Face aux montants colossaux de fraudes détectées, les organismes complémentaires d’assurance maladie (OCAM) réclament depuis longtemps une meilleure coopération avec l’Assurance maladie. Une avancée partielle a été introduite avec le PLFSS 2025. Cependant, des défis subsistent pour améliorer les échanges d’informations.
Une fraude croissante mais mieux documentée
Les chiffres sont alarmants :
- En 2023, l’Assurance maladie a détecté 83,5 M€ de fraude en santé.
- En 2024, le groupe MGEN a signalé 40 M€ de fraudes, soit une hausse de 61 % en deux ans.
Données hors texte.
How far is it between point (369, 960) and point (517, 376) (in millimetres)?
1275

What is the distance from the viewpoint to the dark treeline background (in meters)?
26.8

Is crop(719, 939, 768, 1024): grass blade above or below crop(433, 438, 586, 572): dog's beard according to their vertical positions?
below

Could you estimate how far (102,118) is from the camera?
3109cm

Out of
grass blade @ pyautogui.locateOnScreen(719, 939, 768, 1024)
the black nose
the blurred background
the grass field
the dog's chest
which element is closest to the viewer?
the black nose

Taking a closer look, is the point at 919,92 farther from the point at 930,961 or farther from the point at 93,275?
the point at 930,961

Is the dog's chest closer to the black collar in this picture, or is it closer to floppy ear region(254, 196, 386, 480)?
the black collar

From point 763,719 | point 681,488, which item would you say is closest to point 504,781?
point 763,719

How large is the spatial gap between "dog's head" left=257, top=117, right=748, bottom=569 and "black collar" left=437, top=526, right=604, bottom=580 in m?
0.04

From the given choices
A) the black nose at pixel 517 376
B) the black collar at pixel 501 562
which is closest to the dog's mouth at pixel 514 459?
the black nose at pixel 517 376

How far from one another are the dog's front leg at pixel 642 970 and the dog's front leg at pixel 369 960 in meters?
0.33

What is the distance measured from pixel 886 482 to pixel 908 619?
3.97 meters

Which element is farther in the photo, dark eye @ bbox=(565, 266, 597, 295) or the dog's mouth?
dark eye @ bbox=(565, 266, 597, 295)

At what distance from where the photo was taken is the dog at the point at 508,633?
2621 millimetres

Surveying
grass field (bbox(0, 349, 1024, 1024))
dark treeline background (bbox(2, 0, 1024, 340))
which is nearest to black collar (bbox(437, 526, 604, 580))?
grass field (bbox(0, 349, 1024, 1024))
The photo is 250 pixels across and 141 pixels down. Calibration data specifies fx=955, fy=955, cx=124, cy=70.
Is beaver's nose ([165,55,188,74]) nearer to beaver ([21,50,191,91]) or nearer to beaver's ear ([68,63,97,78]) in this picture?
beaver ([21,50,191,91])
Les fraudes se diversifient, notamment en ligne, où des réseaux organisés exploitent fausses factures et montages frauduleux. Ils le font avec de faux professionnels de santé. Selon Christian Acknin, directeur général de Santéclair :
« 80 % des fraudes proviennent de professionnels de santé, souvent détectées grâce à des incohérences relevées par l’expérience humaine, au-delà des capacités de l’intelligence artificielle. »
Certaines zones, comme l’Île-de-France, Marseille ou les zones frontalières, sont particulièrement concernées par des « fraudes documentaires » ou atypies.
Les avancées du PLFSS 2025 pour la lutte anti-fraude
Adopté en février 2025, l’article 49 du PLFSS introduit des dispositions visant à faciliter la collaboration entre l’Assurance maladie et les OCAM :
- L’Assurance maladie devra transmettre au procureur les informations nécessaires sur les préjudices subis par les OCAM.
- En cas de suspicion de fraude, des informations spécifiques sur l’auteur, les actes et prestations concernés pourront être partagées entre l’Assurance maladie et les OCAM.
Paul Esmein, directeur général de France Assureurs, salue une avancée importante :
« Cela pose un cadre légal pour un premier échange d’informations. Mais, collectivement, nous aurions pu aller plus loin. »
Cependant, des propositions comme la suspension immédiate du tiers payant en cas de suspicion de fraude ont été écartées. Cela limite l’efficacité de certaines actions.
Méfiance persistante et enjeux juridiques
Un obstacle majeur demeure : la confidentialité des données de santé. La Cnil a récemment interdit l’utilisation de certaines données dans les contrôles par les OCAM. Cela oblige les acteurs à encadrer strictement les échanges d’information. Le décret d’application à venir devrait clarifier les modalités de collaboration. Néanmoins, un « chantier juridique » est nécessaire selon les experts.
Pour Dominique Bertrand, président du Centre technique des institutions de prévoyance :
« Aujourd’hui, chacun lutte dans son coin. Ce manque de coordination mine l’efficacité des efforts collectifs. »
L’importance des enquêtes humaines dans la détection
Si l’intelligence artificielle (IA) joue un rôle clé dans le repérage des fraudes, elle ne remplace pas l’expertise humaine. Des cellules spécialisées, comme celle de Santéclair, combinent technologie avancée et investigation humaine.
Dans ce cadre, des anciens professionnels de santé, gendarmes ou opticiens analysent minutieusement les dossiers pour détecter incohérences et fraudes :
- Des soins fictifs (dentaires ou optiques).
- Des documents contrefaits circulant via des plateformes comme TikTok ou Snapchat.
- Des fraudeurs exploitant des dispositifs comme le 100% Santé, causant un préjudice estimé à 7 M€ pour des dizaines d’organismes en 2024.
Sophisticated analyses, utilisant des cartographies de zones à risques, révèlent les régions les plus touchées. Certaines des régions incluent Paris, Lyon ou la Côte d’Azur.
Perspectives : vers une action concertée
Les acteurs du secteur reconnaissent que la lutte contre la fraude nécessite une amélioration du dialogue entre les financeurs. Une transparence accrue et une coordination renforcée sont aussi nécessaires. Les avancées récentes, bien qu’insuffisantes, ouvrent la voie à une meilleure régulation.
Pour suivre les évolutions dans la lutte contre la fraude et les pratiques détectées dans l’assurance santé, explorez des ressources comme le Centre technique des institutions de prévoyance (CTip). Vous pouvez aussi visiter l’Agence de lutte contre la fraude en assurance (Alfa).
Avec les dispositions du PLFSS 2025 et des outils de détection renforcés, l’objectif d’une lutte efficace contre la fraude progresse. Toutefois, il reste essentiel d’établir un cadre opérationnel clair et collaboratif pour maximiser la prévention et la récupération des préjudices.